J’ai écouté le dernier album d’Axelle Red, Un cœur comme le mien. Une expérience. Oh oui, une expérience. Je me suis retrouvé tout à coup dans la boutique d’une station-service en pleine campagne belge. C’était la nuit. Le désert. Ma voiture était tombée en panne et je crois que j’attendais que quelqu’un vienne me chercher. Au plafond de la boutique, les néons grésillaient, comme s’ils allaient claquer d’un moment à l’autre, enflammant du même coup la boutique tout entière et ma petite personne. Merde. Au comptoir, un gros monsieur qui ne m’avait même pas regardé quand j’étais entré et qui m’avait passé le combiné du téléphone en grognant (mais toujours sans me regarder).
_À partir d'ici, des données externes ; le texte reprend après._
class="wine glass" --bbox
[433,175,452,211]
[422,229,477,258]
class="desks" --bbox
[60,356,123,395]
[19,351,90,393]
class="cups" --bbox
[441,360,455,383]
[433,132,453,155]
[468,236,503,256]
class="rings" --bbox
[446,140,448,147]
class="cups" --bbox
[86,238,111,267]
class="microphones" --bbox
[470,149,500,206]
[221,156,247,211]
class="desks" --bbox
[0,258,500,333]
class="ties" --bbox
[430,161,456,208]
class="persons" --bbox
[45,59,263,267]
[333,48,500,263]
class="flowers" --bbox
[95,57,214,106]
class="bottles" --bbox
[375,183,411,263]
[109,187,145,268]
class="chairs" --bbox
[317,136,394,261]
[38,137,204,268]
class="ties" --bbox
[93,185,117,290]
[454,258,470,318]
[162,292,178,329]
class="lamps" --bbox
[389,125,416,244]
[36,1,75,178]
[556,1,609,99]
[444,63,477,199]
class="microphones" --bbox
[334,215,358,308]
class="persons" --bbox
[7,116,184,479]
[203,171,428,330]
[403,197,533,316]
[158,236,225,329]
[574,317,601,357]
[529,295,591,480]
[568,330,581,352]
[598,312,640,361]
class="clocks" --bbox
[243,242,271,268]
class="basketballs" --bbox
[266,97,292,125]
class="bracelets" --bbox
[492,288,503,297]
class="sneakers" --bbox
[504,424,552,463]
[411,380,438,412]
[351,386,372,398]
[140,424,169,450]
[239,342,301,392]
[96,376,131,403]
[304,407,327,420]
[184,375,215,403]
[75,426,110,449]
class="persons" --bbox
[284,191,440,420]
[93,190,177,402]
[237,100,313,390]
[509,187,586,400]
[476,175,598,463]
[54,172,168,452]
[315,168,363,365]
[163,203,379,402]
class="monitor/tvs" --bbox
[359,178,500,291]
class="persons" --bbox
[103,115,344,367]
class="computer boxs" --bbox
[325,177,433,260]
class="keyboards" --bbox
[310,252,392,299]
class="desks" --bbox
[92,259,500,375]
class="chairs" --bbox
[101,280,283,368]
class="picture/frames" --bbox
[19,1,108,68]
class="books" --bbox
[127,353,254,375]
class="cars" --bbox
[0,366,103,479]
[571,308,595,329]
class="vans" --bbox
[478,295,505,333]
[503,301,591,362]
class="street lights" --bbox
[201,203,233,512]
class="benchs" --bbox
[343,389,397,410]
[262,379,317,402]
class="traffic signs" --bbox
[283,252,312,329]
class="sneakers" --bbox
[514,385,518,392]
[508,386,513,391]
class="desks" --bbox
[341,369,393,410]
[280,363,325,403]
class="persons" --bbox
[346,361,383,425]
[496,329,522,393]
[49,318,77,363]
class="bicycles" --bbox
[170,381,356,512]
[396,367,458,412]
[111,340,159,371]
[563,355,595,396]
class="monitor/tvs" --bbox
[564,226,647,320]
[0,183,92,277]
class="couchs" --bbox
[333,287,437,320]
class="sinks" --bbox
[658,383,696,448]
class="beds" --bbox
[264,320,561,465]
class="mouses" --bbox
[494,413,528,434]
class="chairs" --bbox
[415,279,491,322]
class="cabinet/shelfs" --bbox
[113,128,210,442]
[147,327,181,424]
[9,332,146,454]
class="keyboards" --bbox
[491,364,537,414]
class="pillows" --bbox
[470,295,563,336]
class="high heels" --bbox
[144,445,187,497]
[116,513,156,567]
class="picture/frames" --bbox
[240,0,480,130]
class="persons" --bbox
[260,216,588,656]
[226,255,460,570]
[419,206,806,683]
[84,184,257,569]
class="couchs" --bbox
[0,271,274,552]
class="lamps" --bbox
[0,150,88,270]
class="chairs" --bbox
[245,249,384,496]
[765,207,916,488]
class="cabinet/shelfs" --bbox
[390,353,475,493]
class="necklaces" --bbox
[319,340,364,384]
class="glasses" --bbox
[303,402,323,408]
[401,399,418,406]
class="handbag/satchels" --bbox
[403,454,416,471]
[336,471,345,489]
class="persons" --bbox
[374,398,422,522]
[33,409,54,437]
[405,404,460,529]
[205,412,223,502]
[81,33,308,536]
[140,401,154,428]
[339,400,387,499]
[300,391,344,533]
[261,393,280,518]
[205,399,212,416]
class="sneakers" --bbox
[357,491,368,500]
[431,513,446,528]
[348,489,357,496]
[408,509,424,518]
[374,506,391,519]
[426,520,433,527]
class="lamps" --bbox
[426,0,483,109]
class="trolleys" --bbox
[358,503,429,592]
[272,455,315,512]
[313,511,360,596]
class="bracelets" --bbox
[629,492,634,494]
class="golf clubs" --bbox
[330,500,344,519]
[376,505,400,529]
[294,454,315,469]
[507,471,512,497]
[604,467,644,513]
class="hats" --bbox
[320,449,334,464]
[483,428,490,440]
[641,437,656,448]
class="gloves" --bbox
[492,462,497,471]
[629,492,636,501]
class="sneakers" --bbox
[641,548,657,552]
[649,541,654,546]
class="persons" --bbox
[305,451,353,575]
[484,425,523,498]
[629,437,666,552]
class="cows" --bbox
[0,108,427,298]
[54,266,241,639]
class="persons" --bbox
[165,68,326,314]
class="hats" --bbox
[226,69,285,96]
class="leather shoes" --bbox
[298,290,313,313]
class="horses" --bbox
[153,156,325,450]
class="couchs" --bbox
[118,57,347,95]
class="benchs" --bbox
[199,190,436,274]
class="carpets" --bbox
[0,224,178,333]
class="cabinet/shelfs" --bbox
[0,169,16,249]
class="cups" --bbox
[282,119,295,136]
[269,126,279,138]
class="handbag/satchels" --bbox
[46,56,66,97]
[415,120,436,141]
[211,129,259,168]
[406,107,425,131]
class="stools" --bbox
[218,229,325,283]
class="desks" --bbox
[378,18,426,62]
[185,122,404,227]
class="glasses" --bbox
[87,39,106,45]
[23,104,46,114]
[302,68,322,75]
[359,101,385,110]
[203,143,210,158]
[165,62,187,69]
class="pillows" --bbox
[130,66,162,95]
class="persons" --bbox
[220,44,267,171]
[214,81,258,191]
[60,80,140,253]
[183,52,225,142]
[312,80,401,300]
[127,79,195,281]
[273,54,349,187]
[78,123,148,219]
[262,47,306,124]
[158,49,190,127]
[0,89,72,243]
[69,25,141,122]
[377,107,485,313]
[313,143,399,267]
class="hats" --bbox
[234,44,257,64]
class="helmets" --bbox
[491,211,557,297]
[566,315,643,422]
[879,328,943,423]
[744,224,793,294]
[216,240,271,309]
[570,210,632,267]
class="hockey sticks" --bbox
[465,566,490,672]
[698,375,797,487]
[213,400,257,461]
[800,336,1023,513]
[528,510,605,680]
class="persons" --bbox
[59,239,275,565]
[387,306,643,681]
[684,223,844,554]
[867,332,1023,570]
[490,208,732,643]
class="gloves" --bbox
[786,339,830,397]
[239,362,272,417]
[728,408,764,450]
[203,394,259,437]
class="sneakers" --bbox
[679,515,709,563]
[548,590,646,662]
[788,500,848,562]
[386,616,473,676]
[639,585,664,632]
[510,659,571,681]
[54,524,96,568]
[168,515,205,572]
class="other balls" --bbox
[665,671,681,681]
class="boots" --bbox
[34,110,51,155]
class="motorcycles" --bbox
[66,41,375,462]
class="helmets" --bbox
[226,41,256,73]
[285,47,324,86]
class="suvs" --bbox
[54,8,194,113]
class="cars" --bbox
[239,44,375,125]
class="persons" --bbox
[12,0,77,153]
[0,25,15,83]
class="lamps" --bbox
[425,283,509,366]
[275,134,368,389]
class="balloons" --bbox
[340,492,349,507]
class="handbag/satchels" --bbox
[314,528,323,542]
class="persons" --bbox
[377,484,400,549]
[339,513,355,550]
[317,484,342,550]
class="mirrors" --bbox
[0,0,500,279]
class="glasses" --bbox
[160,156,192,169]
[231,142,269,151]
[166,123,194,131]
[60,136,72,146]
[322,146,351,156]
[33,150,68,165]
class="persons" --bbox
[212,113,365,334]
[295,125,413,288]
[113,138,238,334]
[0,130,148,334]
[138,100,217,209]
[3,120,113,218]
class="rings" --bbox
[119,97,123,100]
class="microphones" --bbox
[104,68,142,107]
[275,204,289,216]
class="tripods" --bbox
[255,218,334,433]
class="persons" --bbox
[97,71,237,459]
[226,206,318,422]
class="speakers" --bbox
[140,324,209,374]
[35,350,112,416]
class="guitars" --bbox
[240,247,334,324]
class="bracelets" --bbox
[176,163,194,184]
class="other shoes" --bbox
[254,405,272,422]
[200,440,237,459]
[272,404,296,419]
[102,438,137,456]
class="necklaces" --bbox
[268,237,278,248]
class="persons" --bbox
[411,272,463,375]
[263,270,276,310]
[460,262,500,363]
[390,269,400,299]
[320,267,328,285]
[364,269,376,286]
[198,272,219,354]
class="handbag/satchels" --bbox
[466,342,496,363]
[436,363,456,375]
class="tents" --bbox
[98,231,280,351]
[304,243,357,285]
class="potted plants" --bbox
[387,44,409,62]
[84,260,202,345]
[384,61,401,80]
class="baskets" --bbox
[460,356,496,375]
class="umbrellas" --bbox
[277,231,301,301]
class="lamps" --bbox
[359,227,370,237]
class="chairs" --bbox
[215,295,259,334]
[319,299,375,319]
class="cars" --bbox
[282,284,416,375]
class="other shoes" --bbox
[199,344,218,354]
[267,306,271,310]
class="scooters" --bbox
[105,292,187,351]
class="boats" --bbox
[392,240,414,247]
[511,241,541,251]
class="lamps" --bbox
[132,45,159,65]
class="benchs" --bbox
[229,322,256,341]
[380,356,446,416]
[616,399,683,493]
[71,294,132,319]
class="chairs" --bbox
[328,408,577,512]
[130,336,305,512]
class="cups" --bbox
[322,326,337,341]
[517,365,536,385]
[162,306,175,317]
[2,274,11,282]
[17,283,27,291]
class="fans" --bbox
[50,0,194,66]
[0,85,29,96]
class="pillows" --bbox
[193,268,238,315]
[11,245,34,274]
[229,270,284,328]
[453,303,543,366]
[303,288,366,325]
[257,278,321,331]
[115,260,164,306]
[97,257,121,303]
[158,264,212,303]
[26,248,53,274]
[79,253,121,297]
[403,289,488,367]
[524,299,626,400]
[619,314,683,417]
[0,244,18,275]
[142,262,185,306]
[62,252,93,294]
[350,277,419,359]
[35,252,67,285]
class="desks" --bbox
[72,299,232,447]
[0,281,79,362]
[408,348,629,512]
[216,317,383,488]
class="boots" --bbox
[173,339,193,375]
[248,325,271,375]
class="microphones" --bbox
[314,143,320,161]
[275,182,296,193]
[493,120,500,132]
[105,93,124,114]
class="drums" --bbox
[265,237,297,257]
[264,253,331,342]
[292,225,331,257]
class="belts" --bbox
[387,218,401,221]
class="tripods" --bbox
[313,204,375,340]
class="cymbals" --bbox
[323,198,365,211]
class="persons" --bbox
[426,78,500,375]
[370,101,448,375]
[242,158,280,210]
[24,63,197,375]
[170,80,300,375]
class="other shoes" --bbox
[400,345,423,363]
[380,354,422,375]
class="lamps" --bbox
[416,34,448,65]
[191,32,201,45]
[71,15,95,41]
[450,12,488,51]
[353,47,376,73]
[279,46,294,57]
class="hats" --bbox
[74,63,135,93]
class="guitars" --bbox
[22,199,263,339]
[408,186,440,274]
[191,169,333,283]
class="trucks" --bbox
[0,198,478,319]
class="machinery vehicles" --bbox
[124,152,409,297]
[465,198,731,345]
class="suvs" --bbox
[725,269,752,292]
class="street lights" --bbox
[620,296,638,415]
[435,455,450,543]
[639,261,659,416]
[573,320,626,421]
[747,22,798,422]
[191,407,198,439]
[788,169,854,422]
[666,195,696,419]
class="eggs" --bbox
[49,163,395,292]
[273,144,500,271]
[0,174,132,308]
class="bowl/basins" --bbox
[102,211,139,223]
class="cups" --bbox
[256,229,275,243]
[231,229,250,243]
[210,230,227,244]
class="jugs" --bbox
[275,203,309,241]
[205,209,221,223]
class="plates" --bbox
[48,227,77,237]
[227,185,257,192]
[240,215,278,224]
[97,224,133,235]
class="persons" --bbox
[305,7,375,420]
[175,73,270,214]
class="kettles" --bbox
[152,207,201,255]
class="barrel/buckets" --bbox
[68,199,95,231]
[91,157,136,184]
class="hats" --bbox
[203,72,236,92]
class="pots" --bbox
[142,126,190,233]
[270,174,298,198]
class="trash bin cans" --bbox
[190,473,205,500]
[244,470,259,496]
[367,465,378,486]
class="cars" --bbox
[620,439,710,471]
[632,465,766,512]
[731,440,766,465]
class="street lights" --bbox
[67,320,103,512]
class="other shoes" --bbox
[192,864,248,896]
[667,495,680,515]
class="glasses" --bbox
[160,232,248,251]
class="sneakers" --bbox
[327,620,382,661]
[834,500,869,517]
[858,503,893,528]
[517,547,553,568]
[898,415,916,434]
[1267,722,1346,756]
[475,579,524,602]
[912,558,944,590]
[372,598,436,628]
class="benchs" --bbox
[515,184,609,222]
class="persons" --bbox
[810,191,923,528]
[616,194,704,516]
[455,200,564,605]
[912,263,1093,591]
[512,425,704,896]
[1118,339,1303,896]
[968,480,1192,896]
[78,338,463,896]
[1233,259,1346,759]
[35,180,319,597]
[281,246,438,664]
Sur la chemise du monsieur, je pouvais deviner le menu de ses quinze derniers repas (facile). A la radio, une musique débile et morose tournait en boucle. C’était comme s’il s’agissait d’une seule et même chanson. Je me suis dit que le disque devait être coincé depuis au moins 1953, date à laquelle Staline est mort, et date à laquelle cette station-service avait du être créée. Je me suis assis sur un tabouret aussi sale que si toutes les femmes du monde avaient changé d’un seul coup tous leurs bébés, sans passer un coup de serviette après. Puis j’ai vomi. Un cœur comme le mien, c’est fragile.